Ray White agent, Lawrence von Sturmer said sellers need to stay focused on their motivation. “Why are you selling now? The house doesn’t suit? There’s been a change in circumstances, you want to free up some money? Focus on the motivation rather than the value you might lose,” he advised.

If the house does sit on the market for months then it’s because the owner isn’t prepared to meet the market, he said.

The volume of listings in his market of Pt Chevalier and surrounds is down 20% to 30% but this could change. “Our area is family-oriented, people always buy and sell,” he said.

In reality more will sell than know it at the moment

And while the survey said 14% of homeowners are planning to sell in the next six months, there will in reality likely be more who actually sell at this busy selling time of the year, said Emma Duncan from Anne Duncan Real Estate.

Of her recent vendors, a number brought their homes to the market quite suddenly. One seller had their tenant move out so they decided to put the home on the market and another was a marriage split. In another case, a couple got a building quote for renovations which came in at $1 million, then they went to an open home and put an offer in and it was accepted.

“Life happens,” said Emma. “Often you’re fine in your home, then your child who loved their tiny bedroom can’t stand it any more, or you might fall pregnant and your off-plan terrace house doesn’t suit anymore. That’s life, it throws things at you.”

And while Wellingtonians may be worried that they won’t find their next house after selling, in the Mt Albert real estate market, downsizers have good options on hand, said the Anne Duncan agent. “With the unitary plan there’s a lot more terrace houses and apartment stock available so people have got all those options of good lock ‘n leave properties.”

Auctions on the upturn in Christchurch

For potential sellers in Christchurch, buyers are around so auctions are a definite option again, said top Bayleys agent, Adam Heazlewood. His last four auctions have had two bidders or more.
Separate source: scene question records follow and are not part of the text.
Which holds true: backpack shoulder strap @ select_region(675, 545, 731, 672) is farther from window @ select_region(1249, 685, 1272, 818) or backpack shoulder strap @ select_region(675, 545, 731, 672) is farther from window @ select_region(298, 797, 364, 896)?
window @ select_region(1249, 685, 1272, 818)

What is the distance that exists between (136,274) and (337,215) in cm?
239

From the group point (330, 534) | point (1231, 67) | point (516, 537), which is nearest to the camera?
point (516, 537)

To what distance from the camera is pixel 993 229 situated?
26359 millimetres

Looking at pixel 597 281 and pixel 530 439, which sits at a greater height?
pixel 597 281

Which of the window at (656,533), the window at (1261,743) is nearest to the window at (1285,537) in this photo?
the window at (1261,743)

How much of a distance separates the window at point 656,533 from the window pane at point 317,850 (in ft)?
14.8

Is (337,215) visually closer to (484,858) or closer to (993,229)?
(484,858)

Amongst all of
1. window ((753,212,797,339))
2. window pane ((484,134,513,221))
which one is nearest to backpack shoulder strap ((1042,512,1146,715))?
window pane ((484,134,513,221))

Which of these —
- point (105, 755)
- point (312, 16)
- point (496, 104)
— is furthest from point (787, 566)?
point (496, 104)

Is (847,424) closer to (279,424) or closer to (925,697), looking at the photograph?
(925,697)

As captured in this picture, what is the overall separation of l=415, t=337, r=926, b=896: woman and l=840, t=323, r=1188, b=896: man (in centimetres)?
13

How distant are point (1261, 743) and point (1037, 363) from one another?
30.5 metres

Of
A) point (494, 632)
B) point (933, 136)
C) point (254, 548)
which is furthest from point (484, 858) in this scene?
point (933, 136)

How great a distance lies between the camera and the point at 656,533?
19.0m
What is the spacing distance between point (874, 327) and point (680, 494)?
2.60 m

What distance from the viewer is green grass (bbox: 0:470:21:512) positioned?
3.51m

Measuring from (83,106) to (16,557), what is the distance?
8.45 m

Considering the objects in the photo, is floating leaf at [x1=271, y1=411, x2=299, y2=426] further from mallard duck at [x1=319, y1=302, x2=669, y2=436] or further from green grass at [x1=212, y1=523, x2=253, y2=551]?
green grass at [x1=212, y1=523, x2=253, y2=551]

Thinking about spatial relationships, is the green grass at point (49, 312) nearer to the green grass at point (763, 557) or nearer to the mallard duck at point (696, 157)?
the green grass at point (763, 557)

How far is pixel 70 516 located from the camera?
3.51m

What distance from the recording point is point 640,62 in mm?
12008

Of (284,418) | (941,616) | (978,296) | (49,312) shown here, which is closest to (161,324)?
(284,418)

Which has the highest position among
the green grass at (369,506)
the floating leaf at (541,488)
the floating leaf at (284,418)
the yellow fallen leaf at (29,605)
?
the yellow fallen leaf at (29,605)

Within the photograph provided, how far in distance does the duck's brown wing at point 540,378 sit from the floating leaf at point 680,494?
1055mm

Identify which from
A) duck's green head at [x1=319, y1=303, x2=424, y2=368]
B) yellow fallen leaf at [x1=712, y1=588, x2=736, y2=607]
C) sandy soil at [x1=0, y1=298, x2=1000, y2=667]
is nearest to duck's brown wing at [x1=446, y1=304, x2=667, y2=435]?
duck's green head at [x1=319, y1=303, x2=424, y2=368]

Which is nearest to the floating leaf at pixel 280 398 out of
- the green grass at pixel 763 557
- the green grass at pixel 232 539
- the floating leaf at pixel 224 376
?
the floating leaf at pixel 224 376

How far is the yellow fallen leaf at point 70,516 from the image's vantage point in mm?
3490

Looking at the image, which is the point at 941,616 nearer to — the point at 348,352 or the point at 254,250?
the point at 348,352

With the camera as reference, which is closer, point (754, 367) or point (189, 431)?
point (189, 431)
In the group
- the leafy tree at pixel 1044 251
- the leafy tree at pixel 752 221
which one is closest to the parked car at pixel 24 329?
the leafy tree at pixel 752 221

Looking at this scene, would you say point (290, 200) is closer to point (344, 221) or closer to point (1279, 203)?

“It’s really an encouraging sign, we’re finding auction attendance up,” he said.

Adam’s also seeing very good numbers at open homes, one recent open home had 14 groups, another 26. “It’s really encouraging numbers, it feels like the seasonal market we’re used to seeing in Christchurch,” he said.

Buyers and sellers are getting on with it, added the Bayleys agent. “They’re in the market because they have a need. A lot of these people have come to grips with the market and if they’re looking to buy and sell in a short time frame they’re no worse off,” he says.

Christchurch Tall Poppy agent, Debi Pratt said her office’s pipeline of listings coming up is quite good.


“Christchurch tends to hibernate in the winter but it does wake up and we’ll be quite active through spring and summer. I think November and December are going to be busy,” she said. In Ōtautahi, sellers are still accepting a lot of offers subject to sale, she added.

Buyers looking for quality homes, less of the do-ups

To homeowners wringing their hands over buying a new home and then seeing its value continue to go down, a respondent in the survey has a good take on how to approach this

“It is our home. It wasn’t so much about when we bought- it’s about providing a home for our family,” they said.